Am Anfang stand der Vorwurf, Natalia Poluektowa, Mitarbeiterin der Schweizer Botschaft in Russland, habe über Jahre Geld erschwindelt: Die Dolmetscherin habe zahlreiche medizinische Dokumente und einen Invalidenausweis gefälscht, um von der Botschaft Entschädigungen zu erhalten.

Die Vorwürfe stammen vom Eidgenössischen Departement für auswärtige Angelegenheiten (EDA). Dieses reichte im August 2019 Strafanzeige gegen Poluektowa ein. Gemäss Aussendepartement beläuft sich die Schadenssumme auf über 4,8 Millionen Rubel oder rund 61 '000 Franken.

Mit diesen Vorwürfen konfrontiert, gelangte die Ex-Mitarbeiterin ihrerseits mit Beschuldigungen an die Medien. Der damalige Schweizer Botschafter in Moskau, Yves Rossier, habe sie sexuell belästigt und in ihrem Hotelzimmer besucht, sagt die Dolmetscherin. Weil sie seine Avancen zurückgewiesen habe, habe der Botschafter sie entlassen.

EDA: Aussagen sind «verleumderisch»

Russische Medien griffen den Fall damals auf – jetzt sorgt die Affäre erneut für Schlagzeilen, da das Gerichtsverfahren am Mittwoch in Moskau begonnen hat. Natalia Poluektowa hält an ihrer Version der Tatsachen fest; das Schweizer Aussendepartement dementiert diese «verleumderischen» Aussagen auf Anfrage von SonntagsBlick.

«Im Zusammenhang mit ihrer unverzüglichen Freistellung hatte die ehemalige Mitarbeiterin gegen den Botschafter Vorwürfe erhoben», schreibt das EDA. «Die Bundesbehörden haben diese Vorwürfe untersucht. Es wurden jedoch keinerlei Indizien für ein fehlerhaftes Verhalten des Botschafters gefunden.» Vielmehr habe der Anwalt der Angeklagten der Schweizer Botschaft im Juli 2019 eine ganze Reihe von Anschuldigungen präsentiert: Neben sexueller Belästigung soll sich Botschafter Rossier der Bestechlichkeit und der Kooperation mit der tschetschenischen Mafia schuldig gemacht haben.

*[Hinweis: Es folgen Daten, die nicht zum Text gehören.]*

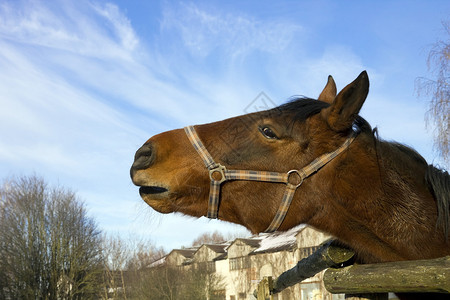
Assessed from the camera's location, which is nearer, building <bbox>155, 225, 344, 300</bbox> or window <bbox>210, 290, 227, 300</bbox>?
building <bbox>155, 225, 344, 300</bbox>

Schweiz liess sich nicht erpressen

«Der Anwalt der Angeklagten betonte, mit einer finanziellen Abfindung an die ehemalige Mitarbeiterin könne die Botschaft verhindern, dass diese Vorwürfe an die Medien gelangten», schreibt das Aussendepartement weiter. Offensichtlich ging die Schweiz darauf nicht ein.

Inzwischen sind die Ermittlungen gegen Poluektowa abgeschlossen. Die russische Staatsanwaltschaft hat laut EDA die Klageschrift vorgelegt: Die Anklage lautet auf schwerwiegenden Betrug. Yves Rossier seinerseits ist nicht mehr in Moskau tätig. Er hat das EDA Ende Februar auf eigenen Wunsch verlassen, wobei dieses betont, zwischen Rossiers Abgang und dem Gerichtsprozess bestehe kein Zusammenhang. «Das EDA ist dankbar, dass Botschafter Rossier den Betrugsfall vor über zwei Jahren aufgedeckt und zur Anzeige gebracht hat.»